Traditionally, green beans make their appearance in July. The first little ones are the most tender and delicious cooked simply. Beans of all kinds are great to plant in the garden in successive plantings so you have them coming in through the fall. Most varieties of beans are adaptable to either cold or hot dishes, and they mingle well with other vegetables like corn and squash. Beans contain a lot of soluble fiber which helps balance your blood sugar levels with steady, slow-burning energy. Aside from containing a lot of vitamin B9 (folate), beans also provide healthy doses of calcium, potassium and magnesium.


Pinto Bean Succotash

2 cups pinto beans (canned are OK, drained)

2 cups kernel corn

1 cup tomatoes, chopped

1/2 onion, chopped

1 teaspoon salt

1 strip bacon

2 tablespoons butter

Salt and pepper

Using a heavy saucepan, put the beans, bacon, onion, salt and 1 cup of water on high heat. Bring to a boil, cover and reduce heat to a simmer for 20 - 25 minutes. Now stir in corn and tomatoes, and simmer 10 minutes longer. Stir in butter, then season with salt and pepper.


Green Bean Salad with Goat Cheese

2 pounds fresh green beans

2 cloves garlic, minced

1/4 cup olive oil

1 cup black olives, sliced

2 large tomatoes, chopped

2 tablespoons vinegar (I use red wine vinegar)

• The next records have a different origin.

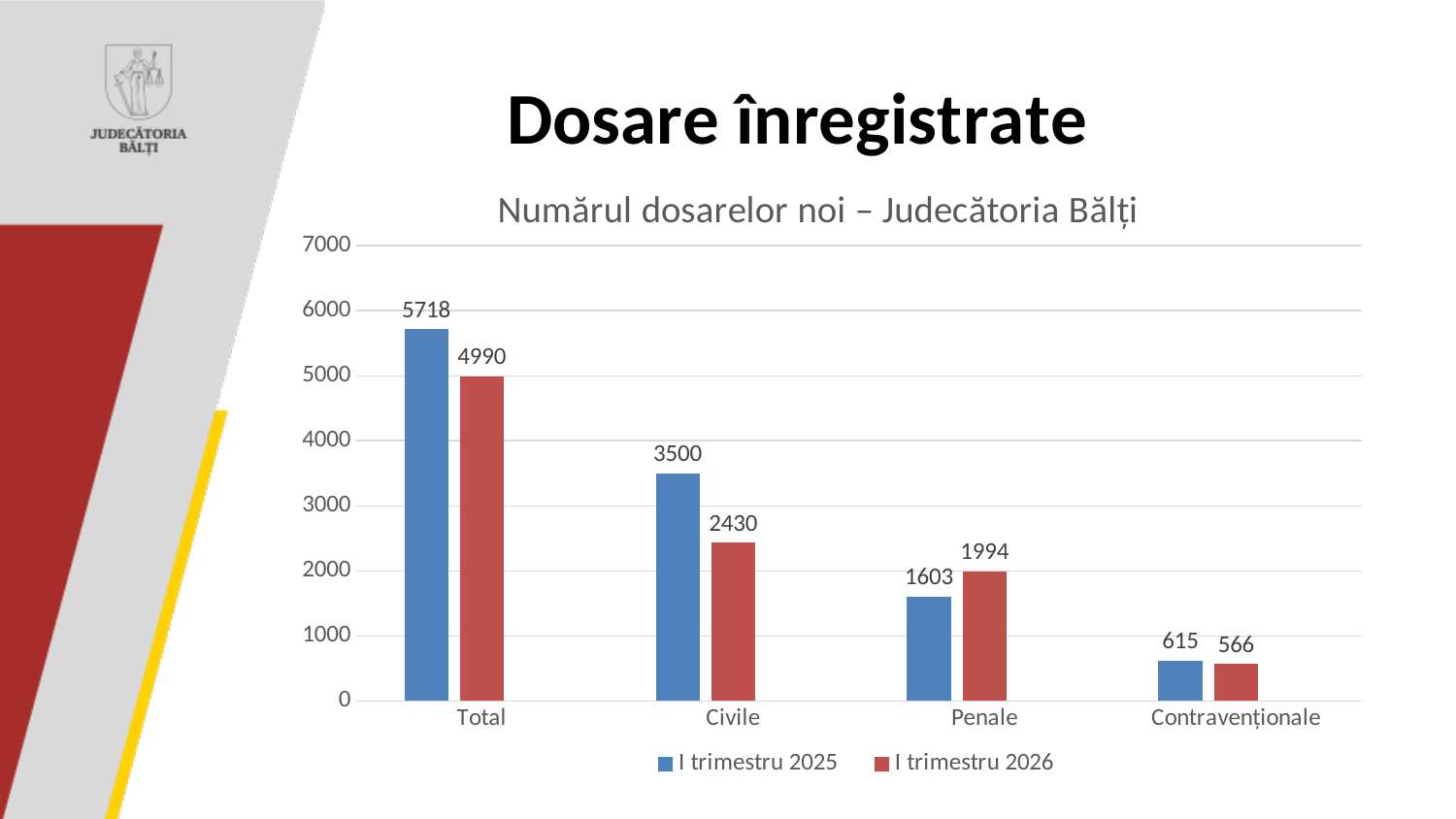
What is the difference between the I trimestru 2025 and I trimestru 2026 values for Total? 728 What is the difference between the I trimestru 2025 and I trimestru 2026 values for Civile? 1070 How many categories are shown on the x axis? 4 Which category has the highest value in the I trimestru 2025 series? Total How many series does the legend list? 2 What is the value for Civile in the I trimestru 2025 series? 3500 What is the title of the chart? Numărul dosarelor noi – Judecătoria Bălți What is the value for Penale in the I trimestru 2026 series? 1994 What kind of chart is shown on the slide? Bar chart What is the value for Contravenționale in the I trimestru 2025 series? 615 Which category has the lowest value in the I trimestru 2026 series? Contravenționale For Penale, which series has the larger value: I trimestru 2025 or I trimestru 2026? I trimestru 2026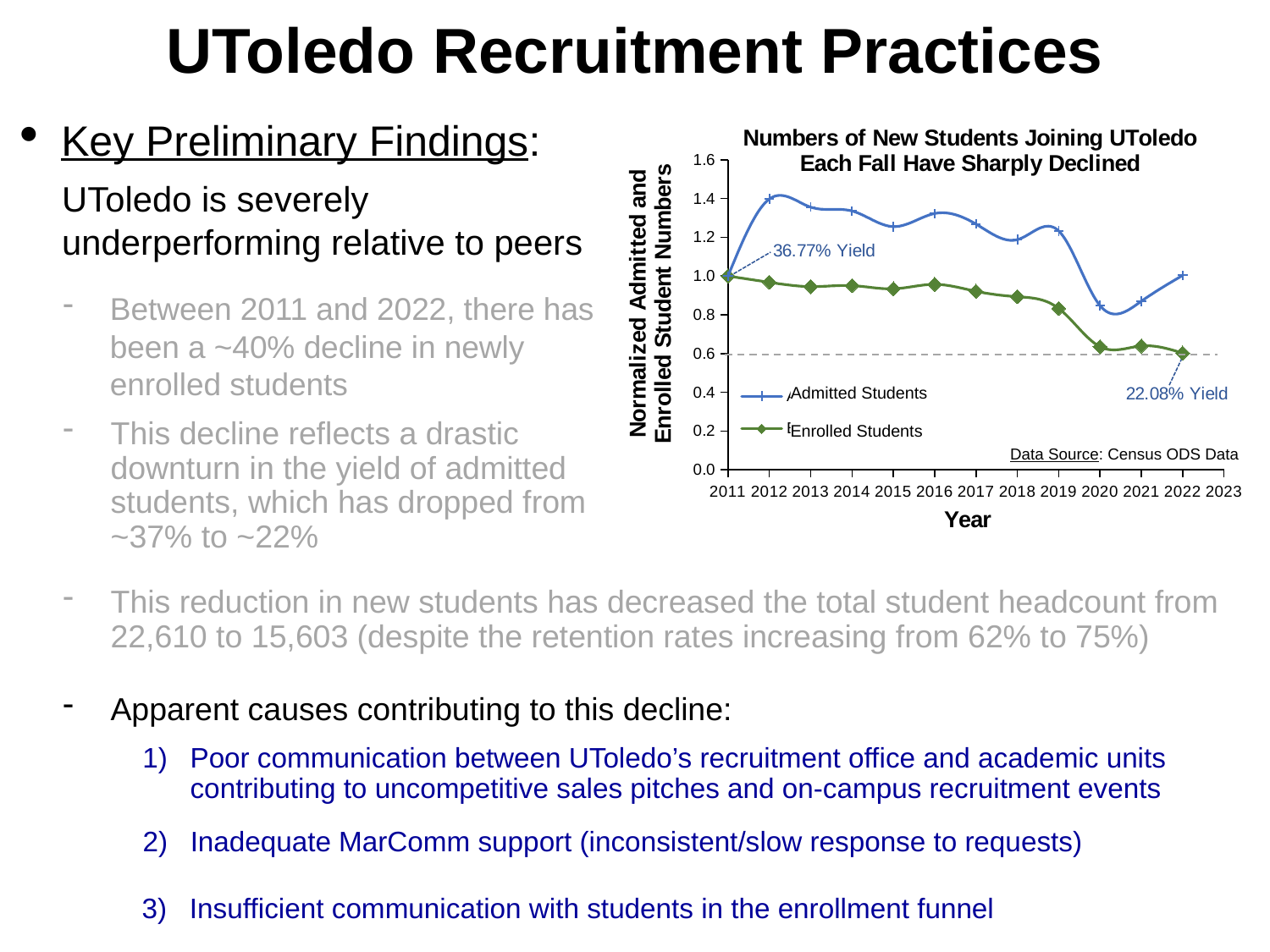
In 2016, which series has the larger value, Admitted Students or Enrolled Students? Admitted Students Is the Enrolled Students value for 2019 greater or less than 0.6? greater What is the title of the chart? Numbers of New Students Joining UToledo Each Fall Have Sharply Declined What yield percentage is annotated at the 2011 point on the chart? 36.77% Yield Is the Admitted Students value for 2012 greater or less than 1.2? greater What yield percentage is annotated at the 2022 point on the chart? 22.08% Yield What data source is cited on the chart? Census ODS Data How many series does the chart's legend list? 2 Is the Enrolled Students value for 2022 greater or less than 0.8? less What kind of chart is shown on the slide? Line chart In which year does the Admitted Students series reach its highest value? 2012 Overall, do the Enrolled Students values rise or fall from 2011 to 2022? Fall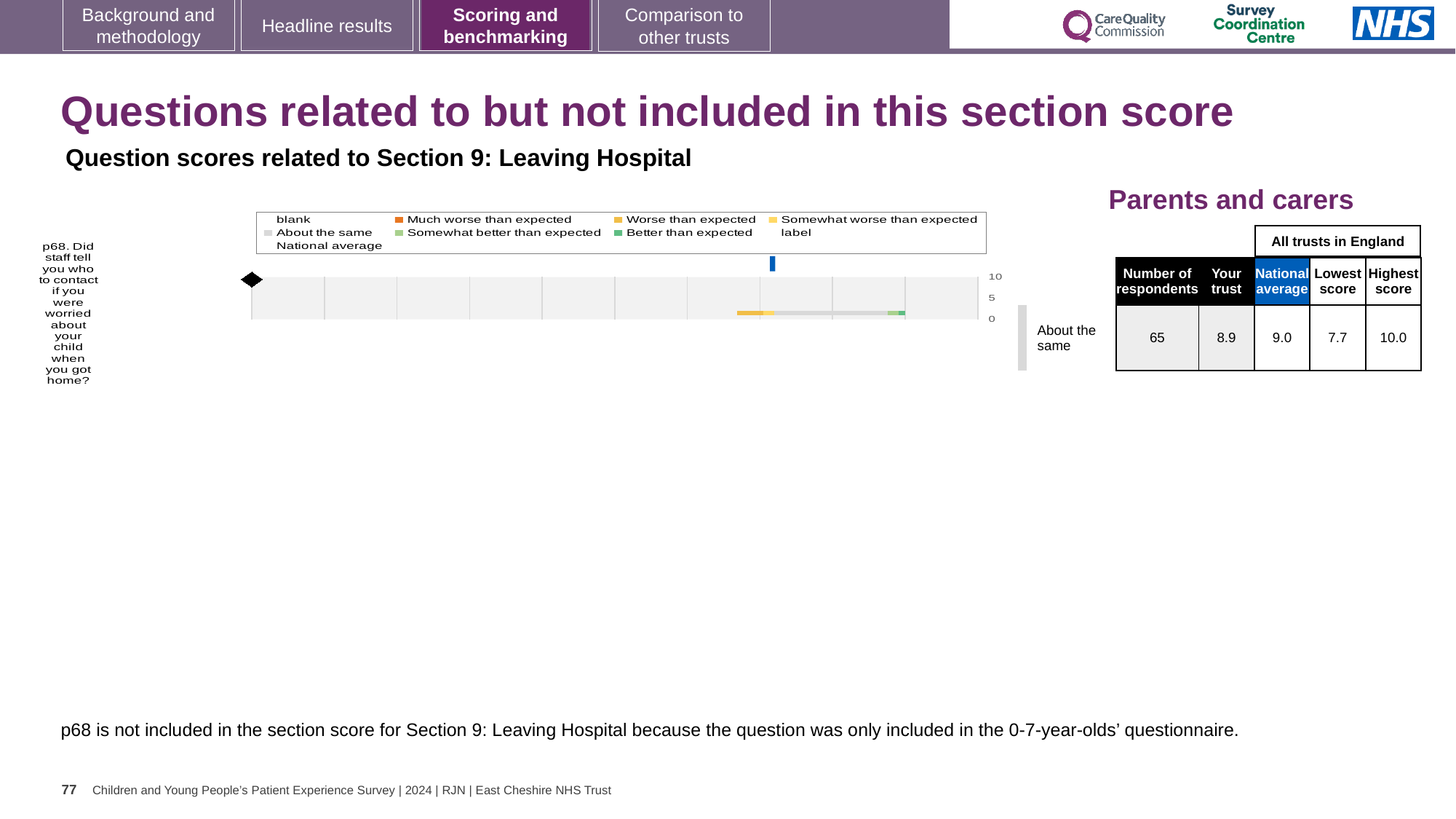
What is the 'Your trust' score for p68? 8.9 How many questions are plotted in the chart? 1 What is the highest score among all trusts in England for p68? 10.0 What is the difference between the highest and lowest scores for p68 across all trusts in England? 2.3 Which legend entry is shown in orange? Much worse than expected How many respondents answered p68? 65 What is the national average score for p68? 9.0 Which is larger for p68, the 'Your trust' score or the national average? national average What kind of chart is used to show the p68 question score? bar chart What is the highest value shown on the chart's score axis? 10 How is the trust's result for p68 categorised relative to expectations? About the same What is the lowest score among all trusts in England for p68? 7.7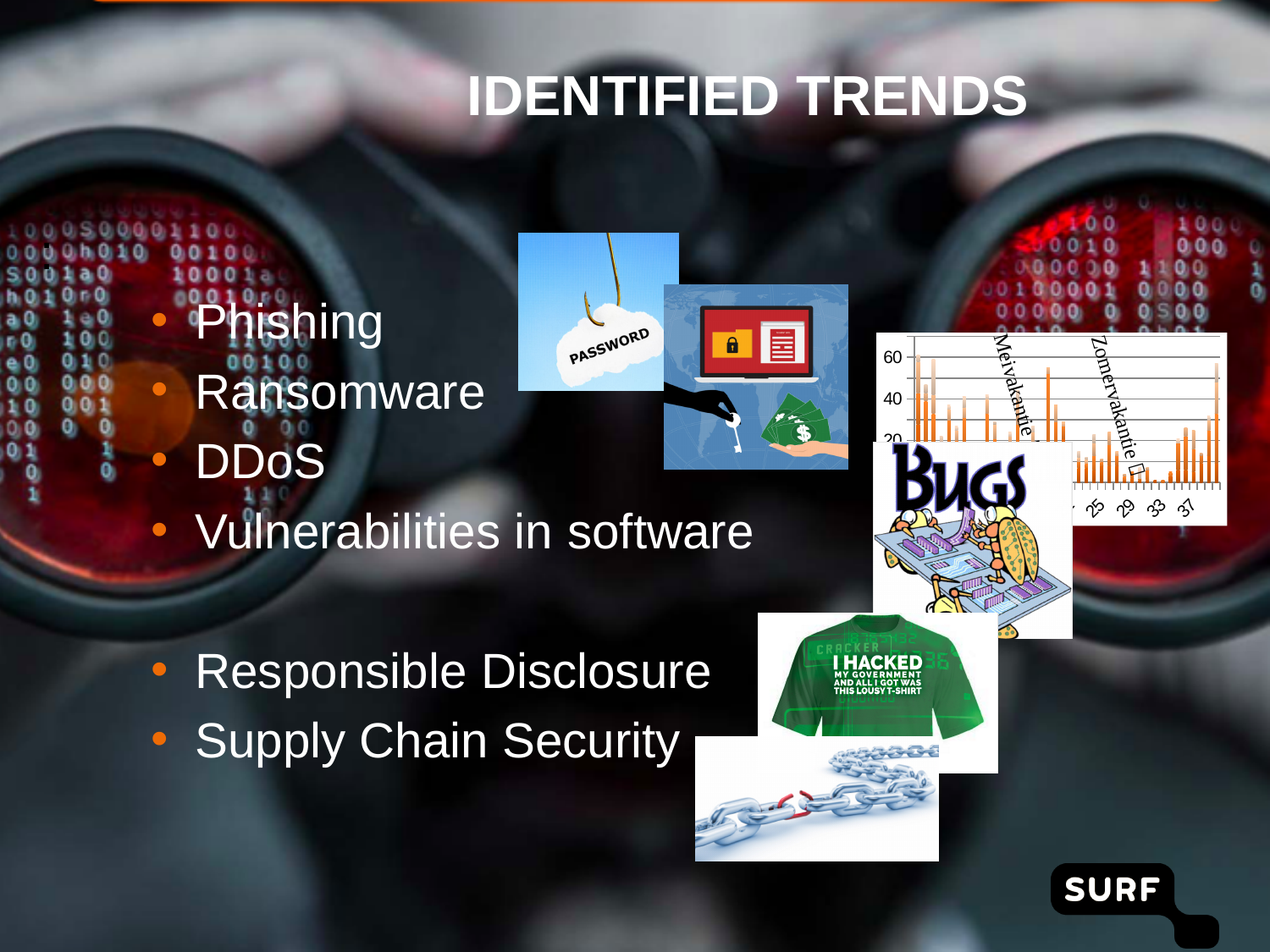
What kind of chart is shown on the right side of the slide, partly covered by the 'Bugs' image? bar chart In the chart on the right side of the slide, is the tallest bar near the right end (around x tick 37) greater or less than 40? greater What is the highest value labelled on the y axis of the chart on the right side of the slide? 60 What colour are the bars in the chart on the right side of the slide? orange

1 tablespoon fresh oregano, minced

1 teaspoon salt

1/4 teaspoon black pepper

8 ounces crumbled goat cheese

Cook the beans in boiling water with a dash of salt for 5 to 7 minutes, drain and put into ice water immediately to stop the cooking process. Put beans in a shallow serving dish and set aside. Saute the garlic in hot olive oil for about 30 seconds, remove from heat and stir in olives, tomatoes, vinegar, oregano, salt and pepper. Pour this mixture over beans and toss to coat. Chill about 3 hours or overnight. Sprinkle with the cheese and serve.


Luscious Veggie Layers

1 sweet potato, cut in 1/2-inch pieces

2 carrots, cut in 1/2-inch pieces

1 red or green bell pepper,seeded, chopped into 1/2-inch pieces

6 tablespoons olive oil

1 sweet onion, sliced in rings

2 green or yellow summer squash, sliced

2 large tomatoes, cut in 1/4-inch slices

1/2 cup grated Parmesan cheese

3 tablespoons flavored bread crumbs

Salt and pepper to taste

Preheat the oven to 400 degrees. Put the sweet potato, bell pepper and carrots in a large bowl and toss with a little of the olive oil, salt and pepper to coat. Spread the vegetables in the bottom of a baking dish. Put the onion slices over them, then the slices of squash and sprinkle with some more olive oil. Now lay on the tomato slices.

In a small bowl, blend the cheese and bread crumbs together and sprinkle this over the tomato layer, adding a little more olive oil. Bake, uncovered, for about 40 minutes or until top is golden brown.

You can vary the vegetables in this recipe without changing the outcome. It makes a great midsummer dinner using fresh-grown produce.


Cheese and Corn Muffins

1 cup flour

1 cup yellow cornmeal

3 level tablespoons brown sugar

2 teaspoons baking powder

1/4 teaspoon salt

1 cup buttermilk

3 tablespoons corn oil

2 large egg whites, lightly beaten

1/2 cup fresh grated Parmesan cheese

Preheat oven to 425 degrees and grease a 12-muffin-cup pan. Mix all dry ingredients in a large bowl, then add all the wet ingredients and stir until all is moistened. Spoon this batter into the prepared muffin cups and bake for 10 - 14 minutes. Turn out muffins onto a rack right away to cool. Serve warm.


Notes and Tips

-- Tomatoes are low in calories, and packed with goodness like lycopene, vitamin C, carotene, lutein, fiber, potassium, chromium, biotin and several B vitamins. They are one of the most versatile fruits (yes, it's a fruit) you can eat.

-- When picking or buying green beans, if you can see the shape of the beans in the shape of the pod, this means the beans are overripe or overgrown. They go bad rather quickly, in 3 or 4 days, so buy or pick just before you plan to use them.